Great Eastern Holdings posted a 40 per cent rise in net profit to $287.9 million for the third quarter ended Sept 30, from $205.1 million a year ago.
The insurance arm of OCBC Bank yesterday said this was mainly due to higher valuation of investments, on the back of improved financial market conditions during the quarter.
Operating profit slipped 4 per cent to $171.4 million, from $178.5 million a year earlier. This was due to greater new business strain resulting from higher sales in Singapore, Great Eastern said.
Meanwhile, non-operating profit came in at $50 million for the third quarter, reversing from a loss of $31.3 million in the preceding year.
Profit from the shareholders' fund rose 20 per cent to $74.9 million, from $62.3 million a year ago, owing to higher mark-to-market gains from equities, the insurer noted.
In addition, a pickup in activity across all markets led to a 36 per cent growth in total weighted new sales to $432.8 million, from $317.5 million in the year-ago period.
Amid higher sales, new business embedded value edged up 2 per cent to $160.2 million, from $157.4 million in the corresponding period last year.
Group chief executive Khor Hock Seng said Great Eastern's focus on strengthening its distribution capabilities paid off in the first nine months of the year.

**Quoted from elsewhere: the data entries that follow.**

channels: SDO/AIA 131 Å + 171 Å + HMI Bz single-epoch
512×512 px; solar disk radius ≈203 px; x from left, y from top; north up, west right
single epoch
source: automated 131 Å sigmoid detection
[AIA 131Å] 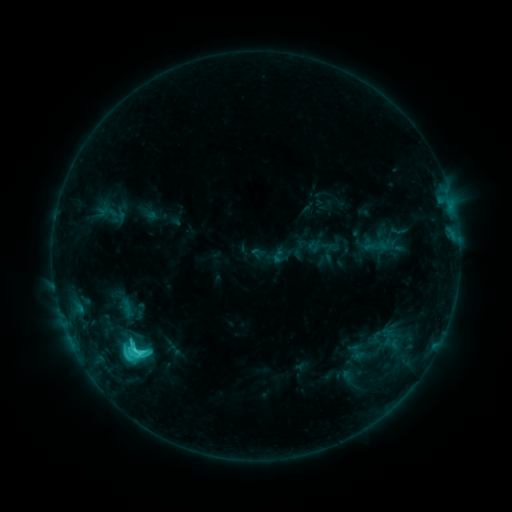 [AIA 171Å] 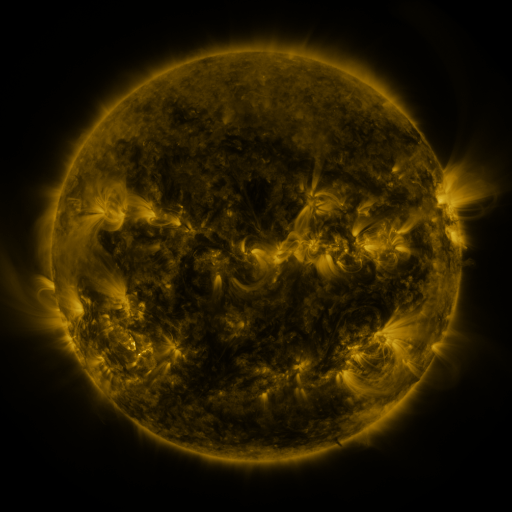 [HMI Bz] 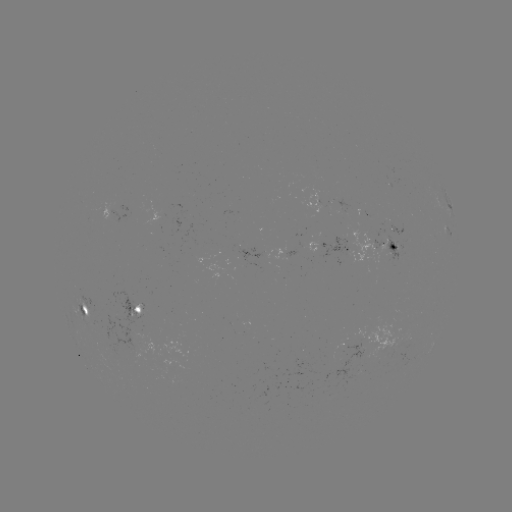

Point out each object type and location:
sigmoid: <bbox>109, 329, 161, 369</bbox>
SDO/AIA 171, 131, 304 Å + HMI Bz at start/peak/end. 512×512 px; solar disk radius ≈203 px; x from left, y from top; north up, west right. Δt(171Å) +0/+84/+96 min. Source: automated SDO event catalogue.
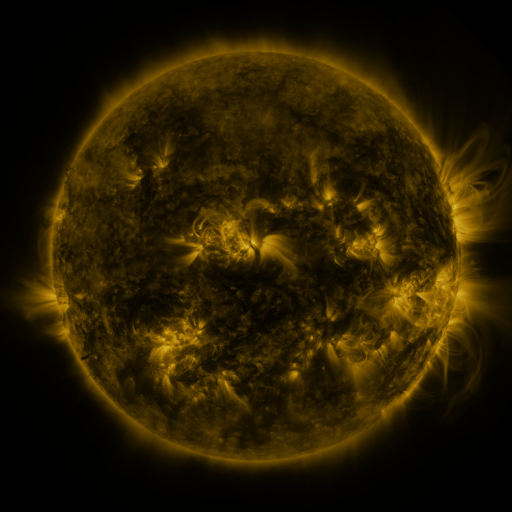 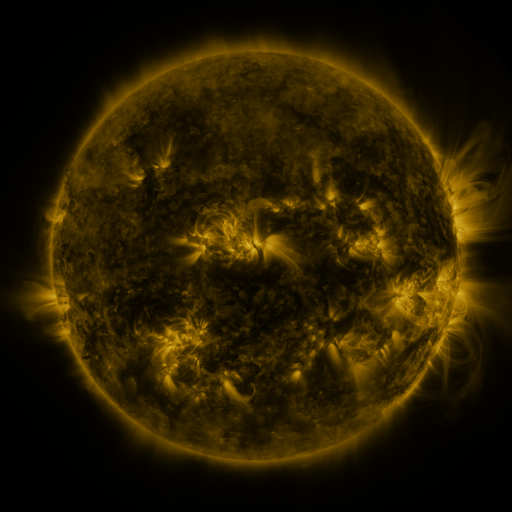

He noted that the group was able to adapt in the current operating environment by capitalising on its digital and technology infrastructure, which contributed to higher sales.
The group now has an agency force size of over 30,000 across the region, he said. "We are committed to boosting hiring and offering opportunities amid employment uncertainties. In Singapore, we have hired over 1,000 financial representatives, welcoming recruits from a range of diverse backgrounds, such as fresh graduates and mid-career individuals."
Great Eastern shares closed 0.67 per cent up at $17.90 on Tuesday.